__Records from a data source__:

^^^^

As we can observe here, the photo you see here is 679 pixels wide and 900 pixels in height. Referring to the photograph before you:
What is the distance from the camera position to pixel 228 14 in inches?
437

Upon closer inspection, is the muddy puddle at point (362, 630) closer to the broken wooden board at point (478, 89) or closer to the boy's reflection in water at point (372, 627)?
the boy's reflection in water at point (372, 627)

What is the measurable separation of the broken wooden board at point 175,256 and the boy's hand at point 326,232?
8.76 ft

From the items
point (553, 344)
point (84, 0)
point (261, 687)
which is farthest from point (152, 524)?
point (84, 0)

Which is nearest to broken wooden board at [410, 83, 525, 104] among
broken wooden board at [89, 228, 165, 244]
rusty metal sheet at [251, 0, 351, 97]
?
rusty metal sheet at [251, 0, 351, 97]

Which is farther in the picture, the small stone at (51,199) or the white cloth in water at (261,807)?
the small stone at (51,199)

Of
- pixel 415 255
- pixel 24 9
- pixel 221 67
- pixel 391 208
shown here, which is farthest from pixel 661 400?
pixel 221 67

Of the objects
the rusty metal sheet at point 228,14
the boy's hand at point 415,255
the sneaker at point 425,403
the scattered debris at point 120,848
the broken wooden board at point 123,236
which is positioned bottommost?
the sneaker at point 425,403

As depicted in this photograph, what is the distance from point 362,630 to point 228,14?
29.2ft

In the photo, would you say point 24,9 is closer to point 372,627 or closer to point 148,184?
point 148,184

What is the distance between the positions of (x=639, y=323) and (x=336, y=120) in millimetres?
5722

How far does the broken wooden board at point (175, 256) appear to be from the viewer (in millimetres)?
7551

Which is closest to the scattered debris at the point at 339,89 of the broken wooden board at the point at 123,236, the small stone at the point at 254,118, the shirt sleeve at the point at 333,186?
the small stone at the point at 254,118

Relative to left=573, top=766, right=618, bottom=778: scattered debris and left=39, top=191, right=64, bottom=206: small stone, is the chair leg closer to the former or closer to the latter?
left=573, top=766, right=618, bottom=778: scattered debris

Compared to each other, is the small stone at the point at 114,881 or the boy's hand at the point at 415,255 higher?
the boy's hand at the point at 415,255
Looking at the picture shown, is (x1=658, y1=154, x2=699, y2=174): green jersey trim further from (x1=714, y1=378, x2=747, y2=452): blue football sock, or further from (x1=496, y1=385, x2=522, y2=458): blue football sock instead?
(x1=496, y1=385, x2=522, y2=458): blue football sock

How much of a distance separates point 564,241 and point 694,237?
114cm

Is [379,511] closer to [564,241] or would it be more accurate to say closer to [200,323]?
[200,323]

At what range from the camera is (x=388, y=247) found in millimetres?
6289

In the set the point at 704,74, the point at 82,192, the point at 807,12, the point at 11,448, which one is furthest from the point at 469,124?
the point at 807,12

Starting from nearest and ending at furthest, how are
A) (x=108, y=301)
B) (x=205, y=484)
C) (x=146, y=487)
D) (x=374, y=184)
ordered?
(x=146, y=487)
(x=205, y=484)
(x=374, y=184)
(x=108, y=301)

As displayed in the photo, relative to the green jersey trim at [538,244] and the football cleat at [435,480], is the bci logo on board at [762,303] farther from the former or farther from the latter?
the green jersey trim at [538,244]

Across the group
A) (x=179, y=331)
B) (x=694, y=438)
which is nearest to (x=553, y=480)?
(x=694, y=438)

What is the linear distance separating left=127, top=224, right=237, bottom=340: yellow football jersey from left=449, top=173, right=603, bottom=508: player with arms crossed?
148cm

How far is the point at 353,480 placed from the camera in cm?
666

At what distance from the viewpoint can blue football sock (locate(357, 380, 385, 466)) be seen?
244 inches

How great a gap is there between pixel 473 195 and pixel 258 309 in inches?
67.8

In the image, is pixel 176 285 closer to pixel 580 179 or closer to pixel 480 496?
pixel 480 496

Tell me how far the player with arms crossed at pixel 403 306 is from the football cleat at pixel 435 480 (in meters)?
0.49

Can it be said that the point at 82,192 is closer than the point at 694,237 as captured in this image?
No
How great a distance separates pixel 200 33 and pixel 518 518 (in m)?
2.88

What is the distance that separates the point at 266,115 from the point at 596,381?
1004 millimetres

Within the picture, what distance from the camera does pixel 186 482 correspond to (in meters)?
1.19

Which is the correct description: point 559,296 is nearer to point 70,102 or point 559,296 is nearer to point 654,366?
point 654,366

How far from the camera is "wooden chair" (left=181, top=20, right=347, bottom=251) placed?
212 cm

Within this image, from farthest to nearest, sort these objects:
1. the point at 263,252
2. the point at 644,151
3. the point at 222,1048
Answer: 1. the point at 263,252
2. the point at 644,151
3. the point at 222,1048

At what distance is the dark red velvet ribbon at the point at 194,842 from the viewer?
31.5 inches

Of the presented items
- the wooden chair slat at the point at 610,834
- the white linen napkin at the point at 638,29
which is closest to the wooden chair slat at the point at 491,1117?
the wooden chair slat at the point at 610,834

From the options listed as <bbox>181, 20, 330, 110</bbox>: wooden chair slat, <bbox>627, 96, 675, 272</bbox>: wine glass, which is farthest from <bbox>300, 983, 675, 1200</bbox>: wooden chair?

^^^^

__Your goal__: Copy out each record exactly as given, omitting none.

__Written response__:
As we can observe here, the photo you see here is 679 pixels wide and 900 pixels in height. Referring to the photograph before you:
What is the distance from the camera position to pixel 228 14 in inches?
437

Upon closer inspection, is the muddy puddle at point (362, 630) closer to the broken wooden board at point (478, 89) or closer to the boy's reflection in water at point (372, 627)?
the boy's reflection in water at point (372, 627)

What is the measurable separation of the broken wooden board at point 175,256 and the boy's hand at point 326,232?
8.76 ft

From the items
point (553, 344)
point (84, 0)
point (261, 687)
which is farthest from point (152, 524)?
point (84, 0)

Which is nearest to broken wooden board at [410, 83, 525, 104] among
broken wooden board at [89, 228, 165, 244]
rusty metal sheet at [251, 0, 351, 97]
?
rusty metal sheet at [251, 0, 351, 97]

Which is farther in the picture, the small stone at (51,199) or the white cloth in water at (261,807)?
the small stone at (51,199)

Of
- pixel 415 255
- pixel 24 9
- pixel 221 67
- pixel 391 208
shown here, which is farthest from pixel 661 400?
pixel 221 67

Of the objects
the rusty metal sheet at point 228,14
the boy's hand at point 415,255
the sneaker at point 425,403
the scattered debris at point 120,848
the broken wooden board at point 123,236
which is positioned bottommost?
the sneaker at point 425,403

As depicted in this photograph, what is the distance from point 362,630 to point 228,14?
29.2ft

In the photo, would you say point 24,9 is closer to point 372,627 or closer to point 148,184?
point 148,184

What is the distance between the positions of (x=639, y=323) and (x=336, y=120) in millimetres?
5722

How far does the broken wooden board at point (175, 256) appear to be from the viewer (in millimetres)?
7551

Which is closest to the scattered debris at the point at 339,89 of the broken wooden board at the point at 123,236, the small stone at the point at 254,118, the shirt sleeve at the point at 333,186?
the small stone at the point at 254,118

Relative to left=573, top=766, right=618, bottom=778: scattered debris and left=39, top=191, right=64, bottom=206: small stone, is the chair leg closer to the former or closer to the latter?
left=573, top=766, right=618, bottom=778: scattered debris

Compared to each other, is the small stone at the point at 114,881 or the boy's hand at the point at 415,255 higher?
the boy's hand at the point at 415,255
Looking at the picture shown, is (x1=658, y1=154, x2=699, y2=174): green jersey trim further from (x1=714, y1=378, x2=747, y2=452): blue football sock, or further from (x1=496, y1=385, x2=522, y2=458): blue football sock instead?
(x1=496, y1=385, x2=522, y2=458): blue football sock

How much of a distance separates point 564,241 and point 694,237?
114cm

Is [379,511] closer to [564,241] or would it be more accurate to say closer to [200,323]?
[200,323]

At what range from the camera is (x=388, y=247) found in millimetres?
6289

In the set the point at 704,74, the point at 82,192, the point at 807,12, the point at 11,448, which one is furthest from the point at 469,124?
the point at 807,12

Starting from nearest and ending at furthest, how are
A) (x=108, y=301)
B) (x=205, y=484)
C) (x=146, y=487)
D) (x=374, y=184)
ordered?
(x=146, y=487)
(x=205, y=484)
(x=374, y=184)
(x=108, y=301)

As displayed in the photo, relative to the green jersey trim at [538,244] and the football cleat at [435,480], is the bci logo on board at [762,303] farther from the former or farther from the latter?
the green jersey trim at [538,244]

Across the group
A) (x=179, y=331)
B) (x=694, y=438)
which is nearest to (x=553, y=480)?
(x=694, y=438)

What is the linear distance separating left=127, top=224, right=237, bottom=340: yellow football jersey from left=449, top=173, right=603, bottom=508: player with arms crossed?
148cm

How far is the point at 353,480 placed from the camera in cm?
666

At what distance from the viewpoint can blue football sock (locate(357, 380, 385, 466)) be seen?
244 inches

How great a gap is there between pixel 473 195 and pixel 258 309 in inches?
67.8

In the image, is pixel 176 285 closer to pixel 580 179 or closer to pixel 480 496?
pixel 480 496

Tell me how far the player with arms crossed at pixel 403 306 is from the football cleat at pixel 435 480 (in meters)?
0.49

Can it be said that the point at 82,192 is closer than the point at 694,237 as captured in this image?
No
How great a distance separates pixel 200 33 and pixel 518 518 (in m)?
2.88

What is the distance that separates the point at 266,115 from the point at 596,381?
1004 millimetres

Within the picture, what distance from the camera does pixel 186 482 correspond to (in meters)?
1.19

Which is the correct description: point 559,296 is nearer to point 70,102 or point 559,296 is nearer to point 654,366?
point 654,366

How far from the camera is "wooden chair" (left=181, top=20, right=347, bottom=251) placed?
212 cm

Within this image, from farthest to nearest, sort these objects:
1. the point at 263,252
2. the point at 644,151
3. the point at 222,1048
Answer: 1. the point at 263,252
2. the point at 644,151
3. the point at 222,1048

At what distance is the dark red velvet ribbon at the point at 194,842 from the viewer?
31.5 inches

Of the presented items
- the wooden chair slat at the point at 610,834
- the white linen napkin at the point at 638,29
which is closest to the wooden chair slat at the point at 491,1117?
the wooden chair slat at the point at 610,834

From the options listed as <bbox>181, 20, 330, 110</bbox>: wooden chair slat, <bbox>627, 96, 675, 272</bbox>: wine glass, which is farthest from <bbox>300, 983, 675, 1200</bbox>: wooden chair?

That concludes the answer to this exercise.